Dit punt wordt beoordeeld op grond van de volgende punten:

  • Toekomstige business case: uit de aanvraag blijkt in welke mate de aanvrager goed heeft nagedacht over de toekomstbestendigheid van zijn plan, op zowel de korte als lange termijn. En bijvoorbeeld aandacht heeft besteed aan (markt) potentie, inkomsten en risico’s.

  • Al dan niet opschalen: Wanneer opschaling noodzakelijk is voor een toekomstbestendige business case die onafhankelijk is van subsidies, is toegelicht wat er nodig is voor deze opschaling. Wanneer opschaling niet nodig of gewenst is, wordt toegelicht waarom.
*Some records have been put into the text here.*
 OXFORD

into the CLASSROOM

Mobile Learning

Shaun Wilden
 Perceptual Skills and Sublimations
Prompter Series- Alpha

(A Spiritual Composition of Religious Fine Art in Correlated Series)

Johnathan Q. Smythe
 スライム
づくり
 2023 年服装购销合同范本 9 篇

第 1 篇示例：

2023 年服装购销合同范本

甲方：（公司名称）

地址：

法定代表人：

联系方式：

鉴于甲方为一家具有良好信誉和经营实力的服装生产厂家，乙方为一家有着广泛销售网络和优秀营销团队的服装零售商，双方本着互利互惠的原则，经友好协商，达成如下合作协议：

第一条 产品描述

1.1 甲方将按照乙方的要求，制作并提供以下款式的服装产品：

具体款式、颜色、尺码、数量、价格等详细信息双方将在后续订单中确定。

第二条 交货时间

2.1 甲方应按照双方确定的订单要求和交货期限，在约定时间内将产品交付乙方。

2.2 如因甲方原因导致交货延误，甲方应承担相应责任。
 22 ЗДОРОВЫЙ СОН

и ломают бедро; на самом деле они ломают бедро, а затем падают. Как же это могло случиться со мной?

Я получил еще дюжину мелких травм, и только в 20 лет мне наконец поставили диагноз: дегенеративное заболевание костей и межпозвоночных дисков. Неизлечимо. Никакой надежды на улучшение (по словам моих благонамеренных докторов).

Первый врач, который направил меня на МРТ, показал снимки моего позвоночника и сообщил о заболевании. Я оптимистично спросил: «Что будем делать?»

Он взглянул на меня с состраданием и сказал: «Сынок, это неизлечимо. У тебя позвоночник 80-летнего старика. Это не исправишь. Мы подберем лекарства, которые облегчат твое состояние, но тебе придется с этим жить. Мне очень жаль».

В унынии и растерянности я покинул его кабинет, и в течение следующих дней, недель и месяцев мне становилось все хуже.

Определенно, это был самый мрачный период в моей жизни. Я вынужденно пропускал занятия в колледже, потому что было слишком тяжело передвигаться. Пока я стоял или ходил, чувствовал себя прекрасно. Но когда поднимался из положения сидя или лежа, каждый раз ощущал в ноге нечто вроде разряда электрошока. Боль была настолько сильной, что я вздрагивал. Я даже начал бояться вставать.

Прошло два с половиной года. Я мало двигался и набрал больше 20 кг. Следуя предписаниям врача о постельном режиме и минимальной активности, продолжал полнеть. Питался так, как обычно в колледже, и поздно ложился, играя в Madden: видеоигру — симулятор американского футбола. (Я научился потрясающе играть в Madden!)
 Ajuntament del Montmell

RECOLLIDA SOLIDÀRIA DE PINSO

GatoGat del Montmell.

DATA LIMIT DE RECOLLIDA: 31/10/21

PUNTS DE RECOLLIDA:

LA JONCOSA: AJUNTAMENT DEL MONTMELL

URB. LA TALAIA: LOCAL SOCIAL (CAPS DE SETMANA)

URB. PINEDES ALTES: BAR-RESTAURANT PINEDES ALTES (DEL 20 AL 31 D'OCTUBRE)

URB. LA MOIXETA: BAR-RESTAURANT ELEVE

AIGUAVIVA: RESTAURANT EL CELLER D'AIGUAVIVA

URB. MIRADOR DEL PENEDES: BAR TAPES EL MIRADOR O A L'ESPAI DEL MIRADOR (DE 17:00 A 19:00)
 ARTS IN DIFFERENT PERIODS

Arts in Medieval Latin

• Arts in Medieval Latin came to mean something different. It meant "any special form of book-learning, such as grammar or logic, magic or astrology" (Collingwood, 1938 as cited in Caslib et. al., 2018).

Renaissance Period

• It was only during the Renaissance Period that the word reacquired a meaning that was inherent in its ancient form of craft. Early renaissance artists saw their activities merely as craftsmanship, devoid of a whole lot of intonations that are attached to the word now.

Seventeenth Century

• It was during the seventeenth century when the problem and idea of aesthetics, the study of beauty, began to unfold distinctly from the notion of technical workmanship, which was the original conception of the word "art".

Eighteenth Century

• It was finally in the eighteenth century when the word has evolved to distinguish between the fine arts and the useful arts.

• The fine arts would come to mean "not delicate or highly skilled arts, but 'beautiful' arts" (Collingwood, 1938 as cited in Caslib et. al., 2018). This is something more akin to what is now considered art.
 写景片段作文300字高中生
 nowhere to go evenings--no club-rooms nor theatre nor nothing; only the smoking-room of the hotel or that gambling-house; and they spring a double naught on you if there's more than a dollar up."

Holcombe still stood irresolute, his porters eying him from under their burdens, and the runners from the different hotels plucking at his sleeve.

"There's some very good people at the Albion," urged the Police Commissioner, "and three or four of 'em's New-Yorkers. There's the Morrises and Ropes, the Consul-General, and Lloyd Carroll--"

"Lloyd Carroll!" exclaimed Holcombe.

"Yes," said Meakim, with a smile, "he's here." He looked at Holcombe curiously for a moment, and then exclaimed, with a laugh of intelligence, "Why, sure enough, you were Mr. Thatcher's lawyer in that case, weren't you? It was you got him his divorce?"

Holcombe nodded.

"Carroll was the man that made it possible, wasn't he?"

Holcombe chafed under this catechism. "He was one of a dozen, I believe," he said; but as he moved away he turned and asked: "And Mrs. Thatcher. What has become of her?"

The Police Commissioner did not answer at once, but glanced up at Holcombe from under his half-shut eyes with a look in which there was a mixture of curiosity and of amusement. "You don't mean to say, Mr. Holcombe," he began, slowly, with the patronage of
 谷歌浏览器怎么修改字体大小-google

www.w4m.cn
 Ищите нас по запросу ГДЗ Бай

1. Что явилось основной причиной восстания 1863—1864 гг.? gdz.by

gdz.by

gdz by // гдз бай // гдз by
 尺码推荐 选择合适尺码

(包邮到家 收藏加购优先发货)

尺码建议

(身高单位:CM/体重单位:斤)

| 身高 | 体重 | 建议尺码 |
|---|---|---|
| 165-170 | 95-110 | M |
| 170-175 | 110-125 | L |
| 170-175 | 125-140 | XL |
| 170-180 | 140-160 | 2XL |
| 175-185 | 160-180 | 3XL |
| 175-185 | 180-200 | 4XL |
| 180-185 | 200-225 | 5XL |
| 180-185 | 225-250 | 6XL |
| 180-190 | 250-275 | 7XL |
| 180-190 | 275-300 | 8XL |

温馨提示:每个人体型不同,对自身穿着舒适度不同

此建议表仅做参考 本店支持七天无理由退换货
  • Het is tevens mogelijk om een blauwdruk op te leveren, waardoor andere partijen kunnen doorontwikkelen op het project/de activiteiten.

TOELICHTING

ALGEMEEN

  • Duurzame ontwikkeling: werken aan een economie waarin groei, versterking van de concurrentiekracht en een toename van de werkgelegenheid gecombineerd worden met een beter beheer van ruimte, natuur en een vermindering van de milieudruk. Door een integrale benadering vindt geen afwenteling plaats in de tijd (de rekening wordt niet betaald door generaties na ons) of in ruimte (ontwikkeling hier gaat niet ten koste van mensen elders);

  • Doel van de regeling: Het verstrekken van de Toekomstfondssubsidie Duurzame Ontwikkeling heeft primair tot doel te zorgen voor een versnelling van de duurzame ontwikkeling van Amersfoort, door initiatieven te stimuleren die passen binnen de duurzaamheidsdoelstellingen van de gemeente Amersfoort.